Y yo, asomando a mi vez mi respectiva cabeza de entre mis respectivas sábanas, respondía desde mi habitación: ha ido a tirar la basura, ahora viene.
-Yo creo que se ha ido, me voy a buscarla- decía él mientras se ponía de pie y encendía la luz.
Y aquí tengo que confesar que a mí tampoco me hacía falta mucho más para acojonarme y salir corriendo escaleras abajo en busca de la madre perdida. Salíamos a la puerta del jardín, en pijama y descalzos y empezábamos a llamarla: ¡mamáaa, mamáaa, ay dios mío que nos ha abandonado, mamáaaa, mamáaa! Y nos abrazábamos los dos con las mejillas muy juntas mirando al vacío y pegando unos saltos sobre los adoquines que es que a mí se me clavaban hasta el alma, pero era tal el acojone de vernos solos sin mis padres que en esos momentos, la verdad, el futuro de mis pies me parecía una nadería.
En un momento dado, al escándalo, salían los vecinos, a veces ya con cara de la madre que los parió que pesaitos. Y mi madre aparecía al fondo de la calle flipando, con cara entre de susto y culpa y nos metía pa´dentro arremolinados entre sus piernas, con ganas, fijo, de darnos un collejón por peliculeros.

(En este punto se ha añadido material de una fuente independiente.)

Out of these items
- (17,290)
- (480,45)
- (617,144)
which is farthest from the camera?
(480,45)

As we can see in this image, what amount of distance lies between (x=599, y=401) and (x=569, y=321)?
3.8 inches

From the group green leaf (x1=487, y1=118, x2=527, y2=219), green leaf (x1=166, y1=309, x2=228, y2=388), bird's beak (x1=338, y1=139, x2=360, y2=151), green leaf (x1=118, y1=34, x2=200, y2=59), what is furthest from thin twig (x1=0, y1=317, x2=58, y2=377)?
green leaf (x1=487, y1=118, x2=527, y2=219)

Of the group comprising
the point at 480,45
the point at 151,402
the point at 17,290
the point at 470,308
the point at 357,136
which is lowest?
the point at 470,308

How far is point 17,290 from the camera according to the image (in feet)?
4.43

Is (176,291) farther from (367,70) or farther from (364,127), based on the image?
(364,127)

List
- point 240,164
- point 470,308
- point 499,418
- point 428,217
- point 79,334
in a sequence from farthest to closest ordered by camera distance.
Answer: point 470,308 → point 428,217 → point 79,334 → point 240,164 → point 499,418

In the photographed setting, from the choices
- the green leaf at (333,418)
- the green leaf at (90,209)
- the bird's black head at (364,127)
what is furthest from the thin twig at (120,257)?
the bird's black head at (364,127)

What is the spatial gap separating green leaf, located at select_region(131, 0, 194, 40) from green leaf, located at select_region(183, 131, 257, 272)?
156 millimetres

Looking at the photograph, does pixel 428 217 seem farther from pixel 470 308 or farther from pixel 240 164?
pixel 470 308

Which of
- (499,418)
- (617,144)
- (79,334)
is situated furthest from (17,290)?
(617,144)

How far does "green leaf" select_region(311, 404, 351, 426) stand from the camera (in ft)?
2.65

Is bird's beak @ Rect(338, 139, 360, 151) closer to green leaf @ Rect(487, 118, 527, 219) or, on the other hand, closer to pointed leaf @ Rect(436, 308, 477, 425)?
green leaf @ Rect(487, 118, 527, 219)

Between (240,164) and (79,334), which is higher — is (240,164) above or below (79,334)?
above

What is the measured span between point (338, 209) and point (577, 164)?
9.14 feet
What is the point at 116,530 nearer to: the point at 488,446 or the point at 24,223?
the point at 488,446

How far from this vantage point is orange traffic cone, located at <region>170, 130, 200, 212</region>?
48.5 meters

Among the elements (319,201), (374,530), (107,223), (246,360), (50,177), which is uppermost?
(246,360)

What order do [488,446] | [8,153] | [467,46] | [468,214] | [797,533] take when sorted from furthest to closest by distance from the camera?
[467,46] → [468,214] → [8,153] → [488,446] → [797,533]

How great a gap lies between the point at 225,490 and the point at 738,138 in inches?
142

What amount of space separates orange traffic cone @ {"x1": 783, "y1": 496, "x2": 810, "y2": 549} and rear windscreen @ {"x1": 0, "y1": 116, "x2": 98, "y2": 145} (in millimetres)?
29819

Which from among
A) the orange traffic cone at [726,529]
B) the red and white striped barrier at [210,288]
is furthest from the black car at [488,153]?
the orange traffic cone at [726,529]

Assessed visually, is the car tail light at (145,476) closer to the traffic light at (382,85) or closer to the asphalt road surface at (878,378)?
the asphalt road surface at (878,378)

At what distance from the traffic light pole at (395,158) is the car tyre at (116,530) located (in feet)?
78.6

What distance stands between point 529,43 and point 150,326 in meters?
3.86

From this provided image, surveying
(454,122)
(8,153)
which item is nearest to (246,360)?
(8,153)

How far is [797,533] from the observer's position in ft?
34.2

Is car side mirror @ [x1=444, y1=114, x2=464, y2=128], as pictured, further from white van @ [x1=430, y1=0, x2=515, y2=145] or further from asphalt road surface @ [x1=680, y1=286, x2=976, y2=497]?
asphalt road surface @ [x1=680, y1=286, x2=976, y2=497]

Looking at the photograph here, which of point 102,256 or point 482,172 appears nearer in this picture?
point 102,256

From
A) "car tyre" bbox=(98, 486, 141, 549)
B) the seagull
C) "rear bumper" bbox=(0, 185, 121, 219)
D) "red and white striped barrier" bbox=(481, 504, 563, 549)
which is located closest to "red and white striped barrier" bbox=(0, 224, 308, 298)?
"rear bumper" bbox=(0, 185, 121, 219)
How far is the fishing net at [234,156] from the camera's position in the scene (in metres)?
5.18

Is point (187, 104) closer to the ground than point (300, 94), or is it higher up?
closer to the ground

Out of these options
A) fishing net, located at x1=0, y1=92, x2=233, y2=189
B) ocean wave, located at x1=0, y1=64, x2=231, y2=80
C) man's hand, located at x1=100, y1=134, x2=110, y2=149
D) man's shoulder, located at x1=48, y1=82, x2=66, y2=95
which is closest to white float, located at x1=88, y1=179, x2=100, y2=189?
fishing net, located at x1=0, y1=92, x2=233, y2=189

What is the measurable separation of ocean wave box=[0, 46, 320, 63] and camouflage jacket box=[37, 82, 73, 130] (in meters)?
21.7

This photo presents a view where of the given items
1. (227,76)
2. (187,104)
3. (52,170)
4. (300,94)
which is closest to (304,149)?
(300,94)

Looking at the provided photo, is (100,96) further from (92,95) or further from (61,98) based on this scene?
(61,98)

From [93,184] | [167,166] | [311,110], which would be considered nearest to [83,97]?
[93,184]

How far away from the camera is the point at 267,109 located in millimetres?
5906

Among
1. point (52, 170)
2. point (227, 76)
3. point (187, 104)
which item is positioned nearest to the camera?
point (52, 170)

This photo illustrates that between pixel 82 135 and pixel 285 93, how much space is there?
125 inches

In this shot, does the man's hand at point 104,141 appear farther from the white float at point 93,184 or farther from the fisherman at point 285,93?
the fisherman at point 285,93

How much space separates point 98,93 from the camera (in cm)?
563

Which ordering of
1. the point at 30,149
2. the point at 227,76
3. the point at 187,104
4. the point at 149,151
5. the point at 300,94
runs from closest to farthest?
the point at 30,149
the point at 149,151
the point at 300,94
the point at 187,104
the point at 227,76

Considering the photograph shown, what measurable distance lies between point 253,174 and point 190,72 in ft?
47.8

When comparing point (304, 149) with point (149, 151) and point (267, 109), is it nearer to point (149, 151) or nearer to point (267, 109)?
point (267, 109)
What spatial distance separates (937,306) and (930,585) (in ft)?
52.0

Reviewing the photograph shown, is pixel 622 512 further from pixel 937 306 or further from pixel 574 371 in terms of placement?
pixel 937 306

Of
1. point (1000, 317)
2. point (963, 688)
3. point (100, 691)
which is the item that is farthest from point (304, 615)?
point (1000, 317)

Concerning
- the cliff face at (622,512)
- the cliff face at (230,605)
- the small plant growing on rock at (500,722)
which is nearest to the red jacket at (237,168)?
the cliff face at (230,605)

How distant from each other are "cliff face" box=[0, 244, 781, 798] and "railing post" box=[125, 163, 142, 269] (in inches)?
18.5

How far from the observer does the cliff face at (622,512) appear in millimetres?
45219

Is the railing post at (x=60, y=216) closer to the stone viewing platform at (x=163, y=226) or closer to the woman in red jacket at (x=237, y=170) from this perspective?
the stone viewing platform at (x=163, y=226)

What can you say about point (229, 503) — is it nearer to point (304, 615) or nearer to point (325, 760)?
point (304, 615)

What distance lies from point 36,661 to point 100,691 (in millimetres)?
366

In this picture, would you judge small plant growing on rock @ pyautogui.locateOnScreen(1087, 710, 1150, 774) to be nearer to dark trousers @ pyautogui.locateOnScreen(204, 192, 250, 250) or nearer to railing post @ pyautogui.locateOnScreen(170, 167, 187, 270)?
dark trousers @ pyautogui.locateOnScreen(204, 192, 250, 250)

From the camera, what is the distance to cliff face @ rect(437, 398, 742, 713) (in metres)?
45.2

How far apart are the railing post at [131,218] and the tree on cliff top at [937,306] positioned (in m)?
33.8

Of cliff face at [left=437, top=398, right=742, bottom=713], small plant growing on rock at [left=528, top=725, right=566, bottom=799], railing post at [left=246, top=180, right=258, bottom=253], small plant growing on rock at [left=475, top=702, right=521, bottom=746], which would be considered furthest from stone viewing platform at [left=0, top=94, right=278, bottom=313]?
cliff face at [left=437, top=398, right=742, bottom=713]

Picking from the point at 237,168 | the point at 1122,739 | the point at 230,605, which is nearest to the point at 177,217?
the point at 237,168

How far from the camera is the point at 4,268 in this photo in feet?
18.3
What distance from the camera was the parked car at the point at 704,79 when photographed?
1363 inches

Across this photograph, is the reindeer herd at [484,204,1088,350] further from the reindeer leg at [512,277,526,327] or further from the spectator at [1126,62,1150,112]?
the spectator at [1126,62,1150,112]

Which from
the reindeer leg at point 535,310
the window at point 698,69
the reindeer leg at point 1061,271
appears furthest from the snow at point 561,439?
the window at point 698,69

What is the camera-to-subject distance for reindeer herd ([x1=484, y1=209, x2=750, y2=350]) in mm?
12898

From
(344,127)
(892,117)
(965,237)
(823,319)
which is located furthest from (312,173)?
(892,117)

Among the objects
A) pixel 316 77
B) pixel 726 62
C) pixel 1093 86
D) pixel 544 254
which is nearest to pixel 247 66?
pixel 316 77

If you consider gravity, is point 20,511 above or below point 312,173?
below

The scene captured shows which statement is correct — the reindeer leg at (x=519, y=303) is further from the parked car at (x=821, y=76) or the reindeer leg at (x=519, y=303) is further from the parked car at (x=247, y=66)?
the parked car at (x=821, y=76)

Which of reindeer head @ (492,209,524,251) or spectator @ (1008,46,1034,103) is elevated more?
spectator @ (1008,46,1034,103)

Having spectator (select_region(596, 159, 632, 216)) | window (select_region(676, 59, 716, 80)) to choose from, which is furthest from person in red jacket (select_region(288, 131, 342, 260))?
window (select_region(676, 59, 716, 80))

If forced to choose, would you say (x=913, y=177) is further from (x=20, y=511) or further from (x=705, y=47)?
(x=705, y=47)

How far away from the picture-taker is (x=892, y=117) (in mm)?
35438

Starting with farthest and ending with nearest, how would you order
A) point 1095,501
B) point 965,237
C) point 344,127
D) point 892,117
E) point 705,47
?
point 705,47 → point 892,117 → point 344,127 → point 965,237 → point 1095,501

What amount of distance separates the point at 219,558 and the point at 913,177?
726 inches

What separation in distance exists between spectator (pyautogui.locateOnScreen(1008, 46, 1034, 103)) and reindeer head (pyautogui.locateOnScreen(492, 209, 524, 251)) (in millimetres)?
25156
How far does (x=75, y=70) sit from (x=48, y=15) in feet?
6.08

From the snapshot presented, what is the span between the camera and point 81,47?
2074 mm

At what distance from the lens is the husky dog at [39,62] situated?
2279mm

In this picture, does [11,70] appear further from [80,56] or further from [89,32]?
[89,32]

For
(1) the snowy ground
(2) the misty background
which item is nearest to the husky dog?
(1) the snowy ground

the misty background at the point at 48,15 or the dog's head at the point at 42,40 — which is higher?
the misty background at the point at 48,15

Que me digan a mí si eso no es ser ñoño.
Otra práctica habitual de mi hermano ñiño era, por lo que veo, algo bastante habitual: cuando mi madre se duchaba, él se metía poco menos que hasta la jabonera y se quedaba ahí de sujetabotes de champú. Tengo grabada en la mente una frase de mi madre -evidentemente, porque yo también estaba allí jaja-: ¡te vas a enterar tú de lo que vale un peine como cuando seas mayor y te eches  novia no me hagas ni caso! He de decir que yo estaba, pero no molestaba: solía leerme las pegatinas de los productos de cosmética de mi madre y sentarme cerca del calefactor a calentarme los pinrreles. Pero mi hermano…mi hermano era el niño por qué: ¿mamá, por qué te duchas? y ¿por qué el jabón es blanco? y ¿por qué no te duchas más pronto? y ¿ por qué vamos a cenar acelgas? ¿y por qué tú te duchas sola y a mí me bañas con Paula? 
Con el paso de los años he comprendido la cara de mi padre al llegar de currar, abrir la puerta del baño y encontrar la siguiente estampa: mi hermano sentado en la taza del water con una mano en las rodillas y la otra sujetando la cortina entreabierta para escuchar lo que mi madre contestaba a sus inquietantes preguntas; mi propia madre que contestaba cosas a veces inverosímiles entre los goterones de champú que le corroían la retina intentando no mojarle, y yo sentada en un rincón con un bote de algo entre las manos, a medio palmo de los ojos porque se ve que por aquel entonces todavía nadie se había fijado en mi problemilla y con los pies casi metidos dentro del calefactor, que es que a veces olía hasta a chamusquina, de verdad.
De modo, querido hermano, que si M., mi niño, es ñoño como tú dices, y está amariconao, tiene a quién parecerse.
Tras exponerles estos ejemplos de ñoñez propia, se ha quedado sentado en el sofá mirando al niño muy serio, yo pensé que reflexionando y tal, sobre lo bonito que era tener a mamá al lado para todo lo malo que a uno le pudiera pasar, poder preguntarle todo, estar con ella hasta en la ducha, tener siempre esa sensación de no estar solo y de tener una madre que no dejaba nunca que te sintieras así. Pero no. El tío seguía a lo suyo:
-Pero entonces… ¿por qué llora tanto? Lo que tienes que hacer es ponerle ya a Goku y a Oliver y dejarle de mariconadas de gallinas y de abejas, a ver si se espabila un poco. Yo a mi hijo…
Y ahí le he dejado imaginando su vida paterno filial; el día que tenga un hijo… el día que tenga un hijo, le sacaré este post. :)  Y luego, hablamos.
Lo mejor de todo es que luego, cuando están solos, le dice unas cursiladas y le planta unos besos que a mí me dejan de piedra pómez.